# online measuring simulator



## morph (Apr 23, 2013)

I found this simulator online that allows you to use micrometers, dial indicators, calipers and more. I have a set of micrometers that hardly ever get used since i purchased several digital micrometers. I never really got good at using the manual type instruments so this simulator has really helped me get the hang of it.
Went out to the shop the other day and discovered my batteries were dead in my micrometer so I got out the manual one. well, I found that I had forgot how to use it.
Just thought I would post this for others that may need to keep their knowledge of how to use them up to date. And if you don't know how to use them this simulator will help.
You can find other instruments to play with as well.
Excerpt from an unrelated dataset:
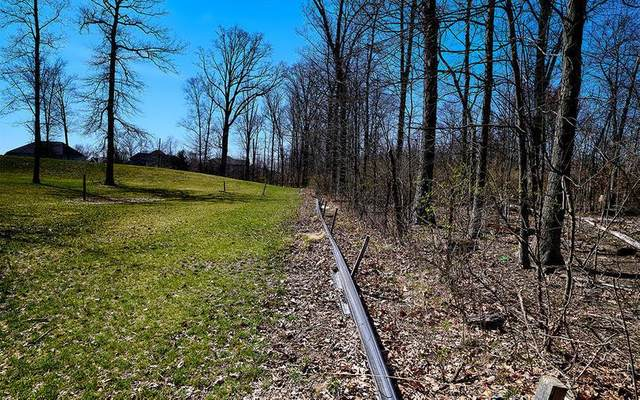 4327 Seldom Seen Road, Powell, OH 43065 (MLS #221002901) :: 3 Degrees Realty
You may have to go to the top of the page and select your preferred language.
http://www.stefanelli.eng.br/en/aka-micrometer-caliper-outside-inch-ten-thousandths.html


----------



## November X-ray (Apr 23, 2013)

That's really neat, Thank you for sharing!


----------



## arlo (Apr 23, 2013)

That is useful.

Another useful site is Wisonsin On-line.  http://www.wisc-online.com/  They have instructional videos that cover a wide range of topics.  One of the newer items concerns DC motor controllers  http://www.wisc-online.com/Objects/ViewObject.aspx?ID=IAU16312  I think to take full advantage of the site they require registration.  I've registered and they've never been evil.


----------